**Problem description:** Leave out the pictures and copy every record exactly.

**Records supplied:**

⁂

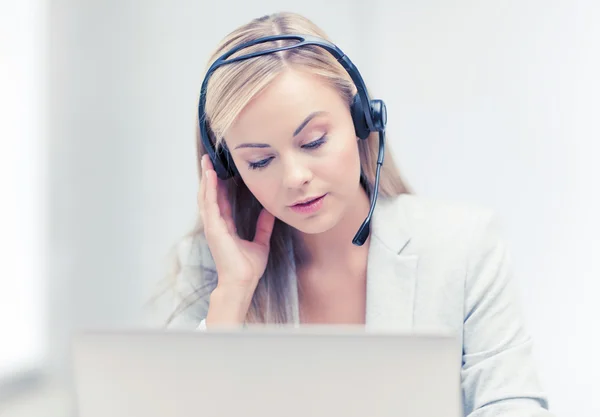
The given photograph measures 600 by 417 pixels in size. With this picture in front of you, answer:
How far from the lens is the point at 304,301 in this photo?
154 cm

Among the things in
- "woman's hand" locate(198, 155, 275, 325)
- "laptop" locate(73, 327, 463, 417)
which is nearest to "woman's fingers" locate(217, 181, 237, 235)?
"woman's hand" locate(198, 155, 275, 325)

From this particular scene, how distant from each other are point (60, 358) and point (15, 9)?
0.92 meters

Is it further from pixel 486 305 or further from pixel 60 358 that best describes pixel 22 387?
pixel 486 305

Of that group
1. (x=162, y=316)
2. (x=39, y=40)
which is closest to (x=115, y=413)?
(x=162, y=316)

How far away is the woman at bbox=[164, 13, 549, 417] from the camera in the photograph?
137 centimetres

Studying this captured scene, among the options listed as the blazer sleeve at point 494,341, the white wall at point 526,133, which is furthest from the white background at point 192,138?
the blazer sleeve at point 494,341

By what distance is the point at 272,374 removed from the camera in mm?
655

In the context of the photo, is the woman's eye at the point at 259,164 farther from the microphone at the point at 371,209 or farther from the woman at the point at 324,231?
the microphone at the point at 371,209

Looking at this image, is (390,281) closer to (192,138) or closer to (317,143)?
(317,143)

⁂

**Written solution:**
The given photograph measures 600 by 417 pixels in size. With this picture in front of you, answer:
How far from the lens is the point at 304,301 in this photo?
154 cm

Among the things in
- "woman's hand" locate(198, 155, 275, 325)
- "laptop" locate(73, 327, 463, 417)
which is nearest to "woman's fingers" locate(217, 181, 237, 235)?
"woman's hand" locate(198, 155, 275, 325)

From this particular scene, how distant from each other are point (60, 358) and point (15, 9)?
0.92 meters

Is it further from pixel 486 305 or further from pixel 60 358 that best describes pixel 22 387?
pixel 486 305

Of that group
1. (x=162, y=316)
2. (x=39, y=40)
which is closest to (x=115, y=413)?
(x=162, y=316)

How far away is the woman at bbox=[164, 13, 549, 417] from the camera in the photograph?
137 centimetres

Studying this captured scene, among the options listed as the blazer sleeve at point 494,341, the white wall at point 526,133, which is furthest from the white background at point 192,138?
the blazer sleeve at point 494,341

By what distance is the point at 272,374 removed from the camera in mm?
655

In the context of the photo, is the woman's eye at the point at 259,164 farther from the microphone at the point at 371,209 or farther from the woman at the point at 324,231?
the microphone at the point at 371,209

Looking at this image, is (390,281) closer to (192,138) or closer to (317,143)?
(317,143)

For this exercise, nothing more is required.